In einer aufgeladenen Diskussion ist begriffliche Klarheit besonders wichtig.
Der politische Islam an sich ist nicht gewaltbereit. Deshalb muss man hier sehr viel genauer definieren als bisher, was man unter politischem Islam versteht, als das in Österreich zurzeit im Rahmen des Strafbestands politischer Islam geschieht, den man einzuführen gedenkt. Wie die Islamwissenschaftlerin Gudrun Krämer richtig bemerkt: „Prinzipiell ist ja schon das Einbringen islamischer Argumente beispielsweise beim Umweltschutz oder bei der Waffenproliferation politisch.“ Sie hat Recht. Was sollte dagegen einzuwenden sein? Phänomene wie die „grüne Moschee“ und der sogenannte Öko-Dschihad – um hier einmal das Wort Dschihad in seinem ursprünglichen Sinne zu verwenden, der nämlich Anstrengung bedeutet – sind einer politischen Sinnmachung des Islams entsprungen. Man will Angelegenheiten des Gemeinwesens regeln, das ist die Definition von Politik. Und Kraft und Argumente schöpft man aus dem Islam.
Um beim Beispiel Umweltschutz zu bleiben: Der Islam gebietet im übertragenen Sinne Umweltschutz und den Einsatz gegen den Klimawandel, denn es ist des Menschen Pflicht, Gottes Schöpfung zu ehren und zu bewahren.
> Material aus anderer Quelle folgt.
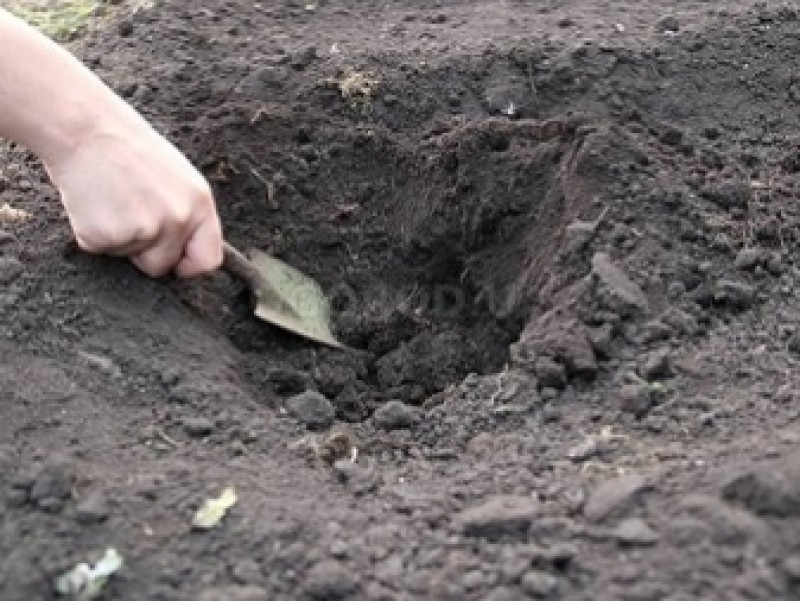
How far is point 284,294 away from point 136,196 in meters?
Result: 0.51

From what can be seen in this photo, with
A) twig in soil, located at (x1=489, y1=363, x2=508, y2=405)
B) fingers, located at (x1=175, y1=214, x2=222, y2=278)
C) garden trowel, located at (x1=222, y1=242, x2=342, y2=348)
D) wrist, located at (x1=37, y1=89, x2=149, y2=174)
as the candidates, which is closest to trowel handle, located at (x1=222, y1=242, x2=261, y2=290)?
garden trowel, located at (x1=222, y1=242, x2=342, y2=348)

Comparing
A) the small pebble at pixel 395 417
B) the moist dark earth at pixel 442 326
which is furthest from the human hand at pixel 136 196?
the small pebble at pixel 395 417

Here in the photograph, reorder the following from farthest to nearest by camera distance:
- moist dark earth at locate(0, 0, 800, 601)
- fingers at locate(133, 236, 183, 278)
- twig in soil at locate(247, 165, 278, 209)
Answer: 1. twig in soil at locate(247, 165, 278, 209)
2. fingers at locate(133, 236, 183, 278)
3. moist dark earth at locate(0, 0, 800, 601)

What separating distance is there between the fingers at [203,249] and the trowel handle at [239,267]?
0.19 meters

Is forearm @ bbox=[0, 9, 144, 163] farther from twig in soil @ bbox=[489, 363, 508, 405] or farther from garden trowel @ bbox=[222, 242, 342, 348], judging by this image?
twig in soil @ bbox=[489, 363, 508, 405]

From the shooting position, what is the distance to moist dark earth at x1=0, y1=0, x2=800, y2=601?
182 cm

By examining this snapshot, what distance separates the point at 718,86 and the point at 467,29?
68 cm

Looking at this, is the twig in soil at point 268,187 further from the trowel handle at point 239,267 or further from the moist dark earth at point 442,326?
the trowel handle at point 239,267

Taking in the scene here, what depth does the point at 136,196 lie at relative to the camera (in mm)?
2299

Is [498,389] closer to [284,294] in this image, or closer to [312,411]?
[312,411]

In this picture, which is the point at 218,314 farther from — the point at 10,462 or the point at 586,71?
the point at 586,71

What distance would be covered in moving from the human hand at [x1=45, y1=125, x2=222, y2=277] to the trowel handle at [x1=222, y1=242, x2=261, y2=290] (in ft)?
0.74

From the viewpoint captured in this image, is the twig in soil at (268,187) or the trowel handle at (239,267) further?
the twig in soil at (268,187)

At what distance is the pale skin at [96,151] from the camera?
2309 millimetres
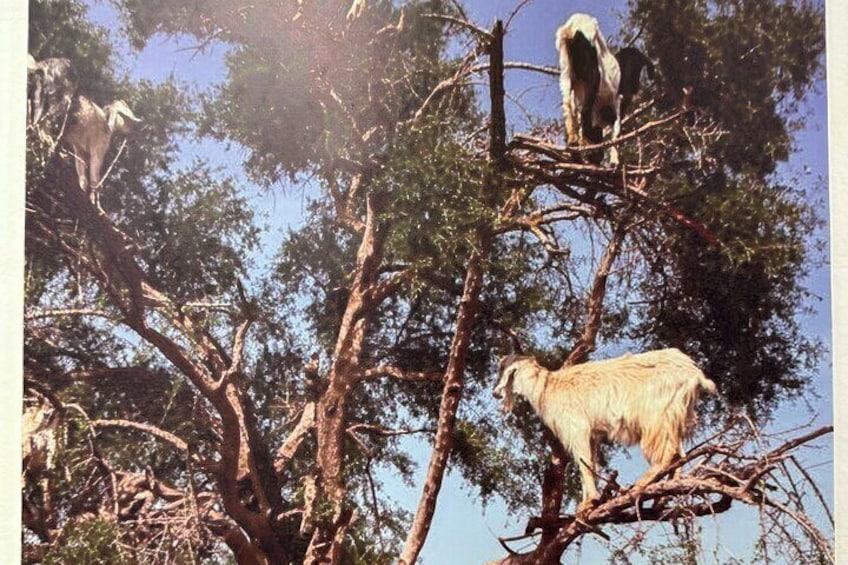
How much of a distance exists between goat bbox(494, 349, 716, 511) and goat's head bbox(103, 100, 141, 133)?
2.88 feet

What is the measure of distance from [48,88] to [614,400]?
1.26 meters

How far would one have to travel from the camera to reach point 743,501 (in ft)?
5.93

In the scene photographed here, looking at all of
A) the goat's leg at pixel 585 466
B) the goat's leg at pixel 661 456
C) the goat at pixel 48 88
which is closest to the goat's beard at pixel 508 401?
the goat's leg at pixel 585 466

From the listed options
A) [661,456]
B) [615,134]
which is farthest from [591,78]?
[661,456]

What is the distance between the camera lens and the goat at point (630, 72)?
1899 mm

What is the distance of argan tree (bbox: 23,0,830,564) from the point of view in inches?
69.2

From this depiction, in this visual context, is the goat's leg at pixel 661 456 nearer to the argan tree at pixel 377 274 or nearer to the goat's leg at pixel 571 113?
the argan tree at pixel 377 274

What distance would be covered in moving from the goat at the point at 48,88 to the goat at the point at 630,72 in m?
1.09

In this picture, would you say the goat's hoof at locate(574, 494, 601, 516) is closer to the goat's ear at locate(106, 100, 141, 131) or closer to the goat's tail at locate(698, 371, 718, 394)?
the goat's tail at locate(698, 371, 718, 394)

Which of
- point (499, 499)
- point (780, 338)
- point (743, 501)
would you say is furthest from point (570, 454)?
point (780, 338)

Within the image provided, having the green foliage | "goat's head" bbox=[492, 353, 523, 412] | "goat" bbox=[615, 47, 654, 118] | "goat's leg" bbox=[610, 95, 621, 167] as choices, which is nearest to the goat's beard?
"goat's head" bbox=[492, 353, 523, 412]

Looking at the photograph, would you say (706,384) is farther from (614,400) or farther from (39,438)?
(39,438)

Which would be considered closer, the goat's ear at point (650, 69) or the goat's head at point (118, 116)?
the goat's head at point (118, 116)

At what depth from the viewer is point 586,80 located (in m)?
1.90
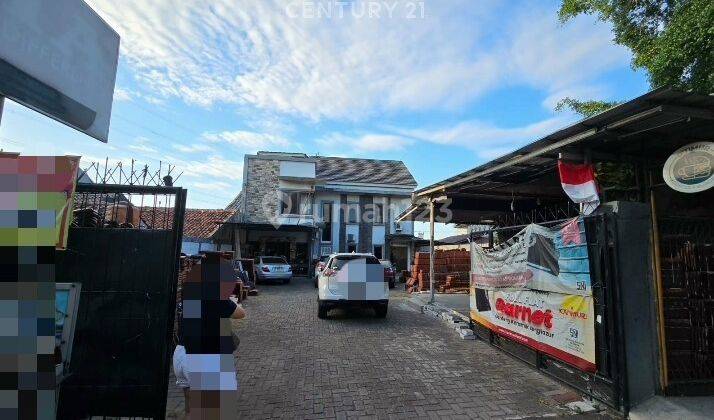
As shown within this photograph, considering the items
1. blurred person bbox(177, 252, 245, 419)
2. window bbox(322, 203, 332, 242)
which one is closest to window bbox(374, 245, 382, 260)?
window bbox(322, 203, 332, 242)

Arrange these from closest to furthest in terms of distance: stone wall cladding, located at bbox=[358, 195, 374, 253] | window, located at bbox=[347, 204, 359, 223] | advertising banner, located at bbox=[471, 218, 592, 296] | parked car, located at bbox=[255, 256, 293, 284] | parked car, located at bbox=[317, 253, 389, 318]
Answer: advertising banner, located at bbox=[471, 218, 592, 296] < parked car, located at bbox=[317, 253, 389, 318] < parked car, located at bbox=[255, 256, 293, 284] < stone wall cladding, located at bbox=[358, 195, 374, 253] < window, located at bbox=[347, 204, 359, 223]

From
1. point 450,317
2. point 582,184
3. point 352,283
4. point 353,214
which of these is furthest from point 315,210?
point 582,184

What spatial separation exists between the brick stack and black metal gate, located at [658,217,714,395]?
36.6 feet

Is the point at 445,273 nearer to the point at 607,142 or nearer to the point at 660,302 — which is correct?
the point at 607,142

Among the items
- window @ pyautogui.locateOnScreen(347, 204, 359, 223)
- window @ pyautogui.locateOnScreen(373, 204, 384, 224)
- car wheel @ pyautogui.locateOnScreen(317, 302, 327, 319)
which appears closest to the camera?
car wheel @ pyautogui.locateOnScreen(317, 302, 327, 319)

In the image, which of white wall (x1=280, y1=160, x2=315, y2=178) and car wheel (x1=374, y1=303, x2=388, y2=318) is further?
white wall (x1=280, y1=160, x2=315, y2=178)

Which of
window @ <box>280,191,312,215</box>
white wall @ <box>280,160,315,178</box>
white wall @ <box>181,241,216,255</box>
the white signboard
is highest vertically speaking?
white wall @ <box>280,160,315,178</box>

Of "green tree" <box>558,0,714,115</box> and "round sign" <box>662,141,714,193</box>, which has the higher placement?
"green tree" <box>558,0,714,115</box>

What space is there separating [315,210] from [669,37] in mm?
22156

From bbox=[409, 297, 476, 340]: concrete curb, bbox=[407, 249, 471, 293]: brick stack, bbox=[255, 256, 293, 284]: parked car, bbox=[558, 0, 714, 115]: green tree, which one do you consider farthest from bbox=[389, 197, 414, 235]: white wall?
bbox=[558, 0, 714, 115]: green tree

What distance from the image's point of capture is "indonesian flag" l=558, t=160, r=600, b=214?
5215mm

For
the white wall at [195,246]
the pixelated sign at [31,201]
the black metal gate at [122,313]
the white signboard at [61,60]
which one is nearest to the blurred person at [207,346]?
the black metal gate at [122,313]

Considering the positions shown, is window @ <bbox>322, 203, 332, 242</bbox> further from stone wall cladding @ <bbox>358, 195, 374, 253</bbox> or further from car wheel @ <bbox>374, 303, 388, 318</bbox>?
car wheel @ <bbox>374, 303, 388, 318</bbox>

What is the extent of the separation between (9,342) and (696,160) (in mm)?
6637
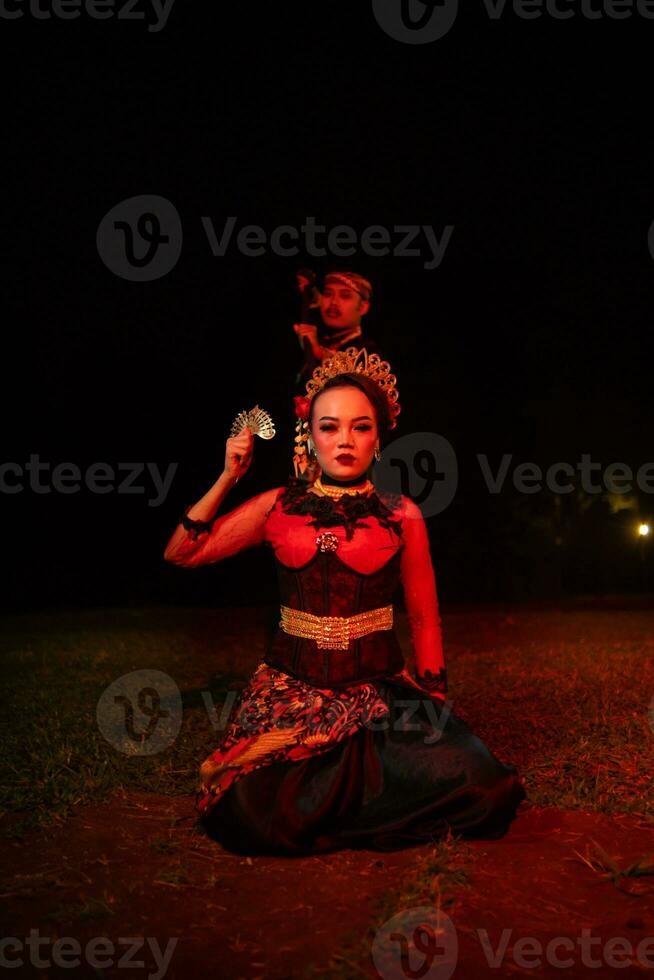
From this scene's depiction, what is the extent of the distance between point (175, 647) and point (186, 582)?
28.8 feet

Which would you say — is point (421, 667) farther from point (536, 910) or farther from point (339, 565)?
point (536, 910)

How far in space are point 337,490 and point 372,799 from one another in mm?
1428

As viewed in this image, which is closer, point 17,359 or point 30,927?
point 30,927

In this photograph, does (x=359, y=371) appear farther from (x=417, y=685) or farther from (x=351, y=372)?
(x=417, y=685)

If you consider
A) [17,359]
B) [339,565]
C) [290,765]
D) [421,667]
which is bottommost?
[290,765]

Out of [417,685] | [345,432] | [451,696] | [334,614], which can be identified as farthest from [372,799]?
[451,696]

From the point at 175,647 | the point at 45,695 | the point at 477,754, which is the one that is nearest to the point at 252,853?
the point at 477,754

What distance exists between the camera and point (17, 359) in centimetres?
1798

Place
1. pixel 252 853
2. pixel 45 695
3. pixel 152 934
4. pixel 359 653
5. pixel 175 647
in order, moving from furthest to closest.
A: pixel 175 647 < pixel 45 695 < pixel 359 653 < pixel 252 853 < pixel 152 934

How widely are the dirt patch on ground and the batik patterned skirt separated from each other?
97mm

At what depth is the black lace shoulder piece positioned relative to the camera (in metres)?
4.14

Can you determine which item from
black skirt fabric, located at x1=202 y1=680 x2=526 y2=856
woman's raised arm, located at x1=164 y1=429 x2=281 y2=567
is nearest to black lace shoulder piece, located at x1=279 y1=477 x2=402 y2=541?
woman's raised arm, located at x1=164 y1=429 x2=281 y2=567

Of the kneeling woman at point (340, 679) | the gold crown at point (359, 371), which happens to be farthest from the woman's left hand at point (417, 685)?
the gold crown at point (359, 371)

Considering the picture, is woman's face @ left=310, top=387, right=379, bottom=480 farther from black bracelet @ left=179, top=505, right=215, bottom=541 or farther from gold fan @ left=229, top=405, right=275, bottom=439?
black bracelet @ left=179, top=505, right=215, bottom=541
Deshalb setzt man sich für den Bau einer Solaranlage auf dem Dach der Moschee ein. Das ist ungefähr so zu verstehen im Sinne einer Motivation, wie sich das C in der CDU vermutlich für Angela Merkel versteht.
Aber um genau diese Trennschärfe zu vermitteln, bedarf es einer großen gesellschaftlichen Anstrengung, denn die Gefahr des islamischen Extremismus lässt sich nicht leugnen. Wie er entsteht oder entstanden ist, wäre eine Frage, die ich hier aber nicht beantworten kann. Mich beschäftigt hier eher, wie ihm begegnet werden kann.
„Islam für Dummies“
Es gibt sicherlich verschiedene Lösungsansätze, der vielversprechendste scheint mir die Schule. Es ist inzwischen bekannt, dass die Jugendlichen, die sich vom sogenannten Islamischen Staat haben anwerben lassen, um in den Krieg in Syrien oder Irak zu ziehen, nicht mal das ABC des Islams beherrschten. Man hat anhand ihrer Amazon-Bestellungen nachvollziehen können, dass sie sich häufig islamische Einsteigerbücher bestellten, bevor sie loszogen, weil sie nicht einmal wussten, wie man betet. Das Taschenbuch „Islam für Dummies“ war hier besonders beliebt. Diese Jugendlichen waren eben gerade nicht in den islamischen Gemeinden sozialisiert, denen man heute oft den Vorwurf macht, sie würden Extremismus produzieren. Stattdessen orientierten sie sich an „Imam Google“. Damit meine ich: Man gebe zum Beispiel den Begriff „islamisches Recht“ bei Google ein. Dabei erhält man eine Reihe von Weblinks, die eine sehr unqualifizierte Erklärung des Begriffs liefern; sie führen zu einer extremistischen Deutung des islamischen Rechts. Ausgewogene, wissenschaftliche Erklärungen findet man erst nach vielen Clicks. Die Extremisten haben die Oberhoheit über das Internet gewonnen – und damit insofern auch über die Schulen, weil die Schüler*innen sich leider hier informieren.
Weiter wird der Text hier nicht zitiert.